Data excerpts:
━━━━
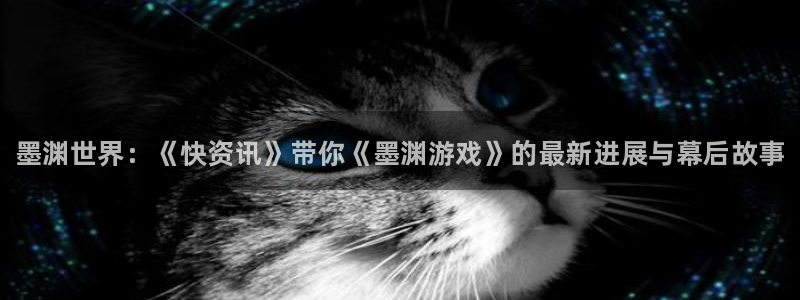 高德娱乐注册平台：墨渊世界：《快资讯》带你《墨渊游戏》的最新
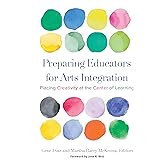 Preparing Educators for Arts Integration: Placing Creativity at the Center of Learning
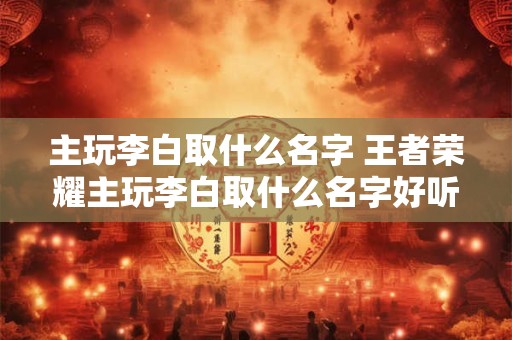 主玩李白取什么名字 王者荣耀主玩李白取什么名字好听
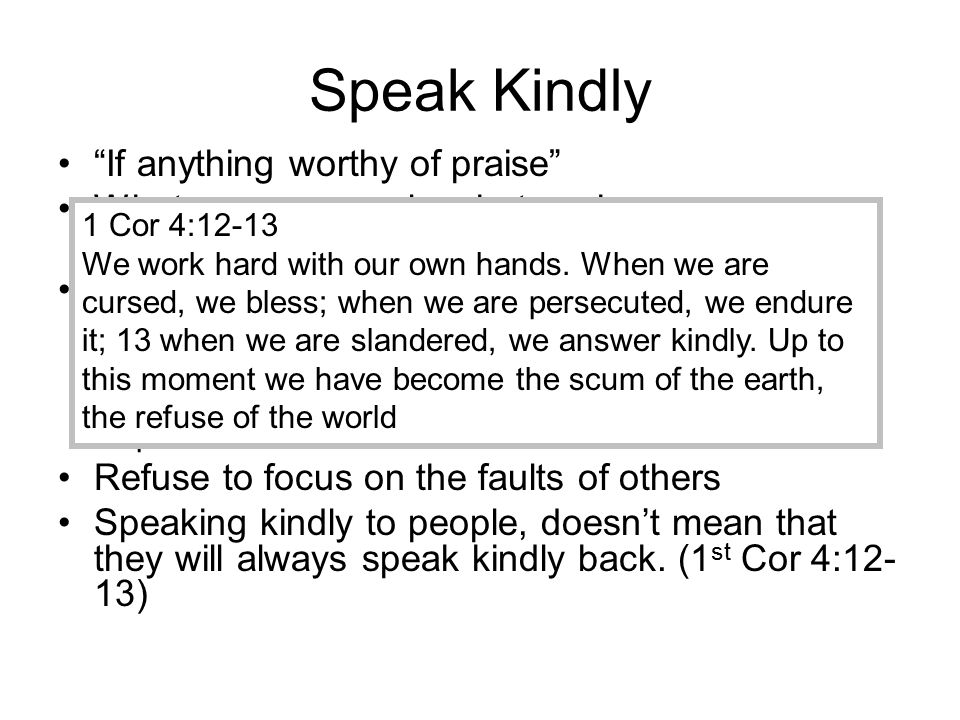 Speak Kindly If anything worthy of praise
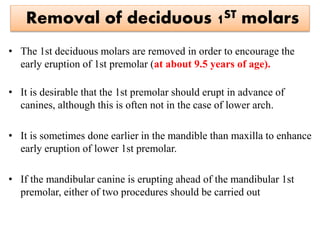Removal of deciduous 1ST molars
• The 1st deciduous molars are removed in order to encourage the
early eruption of 1st premolar (at about 9.5 years of age).
• It is desirable that the 1st premolar should erupt in advance of
canines, although this is often not in the case of lower arch.
• It is sometimes done earlier in the mandible than maxilla to enhance
early eruption of lower 1st premolar.
• If the mandibular canine is erupting ahead of the mandibular 1st
premolar, either of two procedures should be carried out
 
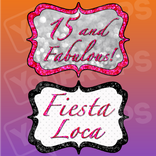 Quinceanera 2.0 Prop - 15 and Fabulous / Fiesta Loca Prop Sign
━━━━
Activity
Reproduce every one of the lines above verbatim, leaving the pictures out of your answer.

Output of the task
 高德娱乐注册平台：墨渊世界：《快资讯》带你《墨渊游戏》的最新
 Preparing Educators for Arts Integration: Placing Creativity at the Center of Learning
 主玩李白取什么名字 王者荣耀主玩李白取什么名字好听
 Speak Kindly If anything worthy of praise
Removal of deciduous 1ST molars
• The 1st deciduous molars are removed in order to encourage the
early eruption of 1st premolar (at about 9.5 years of age).
• It is desirable that the 1st premolar should erupt in advance of
canines, although this is often not in the case of lower arch.
• It is sometimes done earlier in the mandible than maxilla to enhance
early eruption of lower 1st premolar.
• If the mandibular canine is erupting ahead of the mandibular 1st
premolar, either of two procedures should be carried out
 
 Quinceanera 2.0 Prop - 15 and Fabulous / Fiesta Loca Prop Sign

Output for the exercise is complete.